What the task asks —
Your copy begins at the line with "Rosemary Garlic Crusted Lamb" and runs through the end of the data below. Set down only those lines exactly, without pictures.

Source material —
────────────────

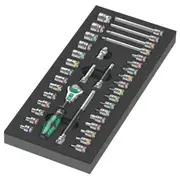 Wrench-Set 6-Angles,Socket spanner 1/4 37Pcs.  Wera.05150110001 05150110001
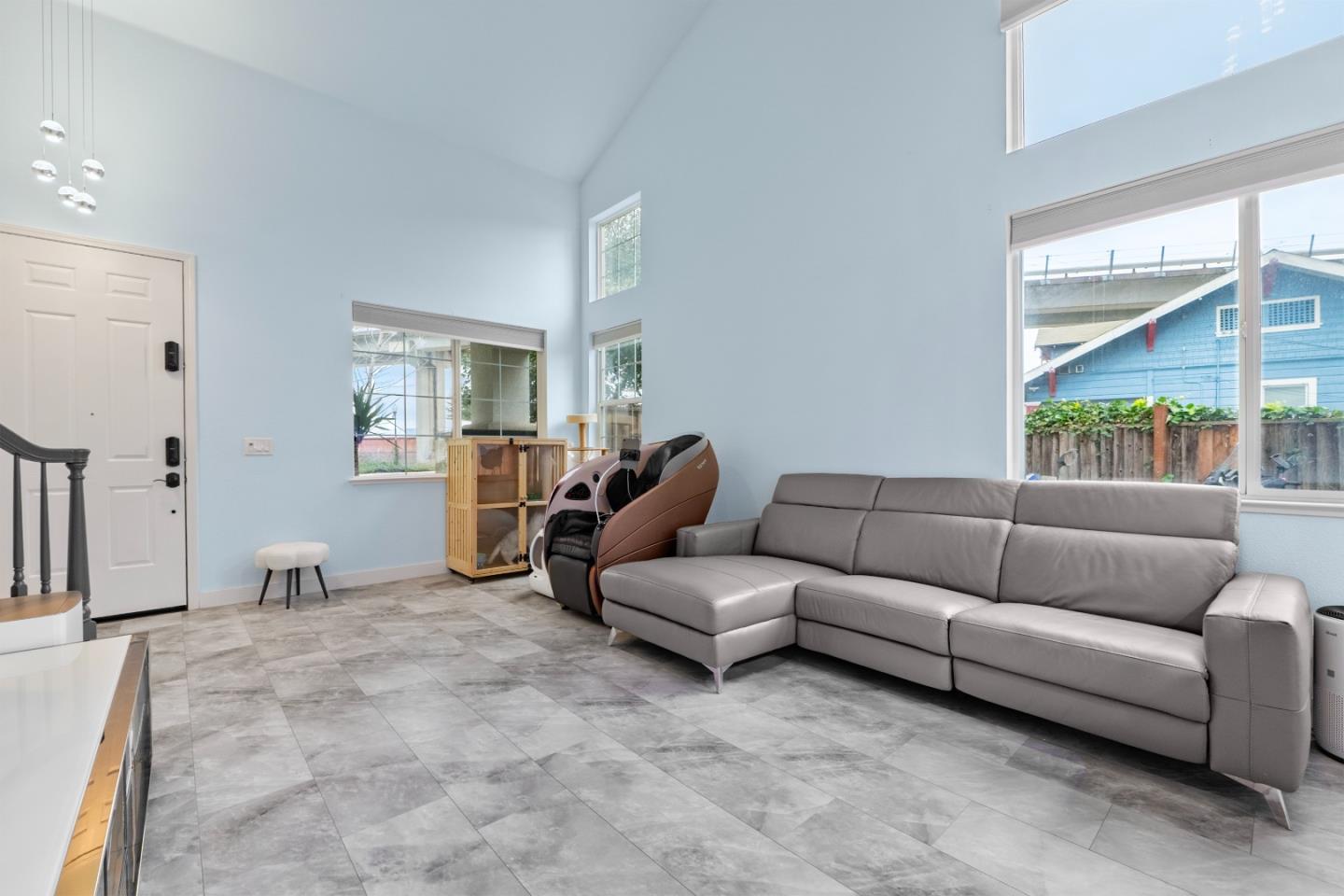 708 Raineer Court San Leandro, CA 94577 - Photo 2 of 32 a living room with furniture and a large window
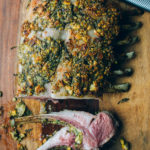 Rosemary Garlic Crusted Lamb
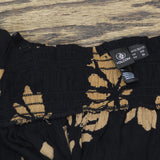 Volcom Womens Get Wyyld Mini Dress Vintage Brown XL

────────────────

Written reply —
 Rosemary Garlic Crusted Lamb
 Volcom Womens Get Wyyld Mini Dress Vintage Brown XL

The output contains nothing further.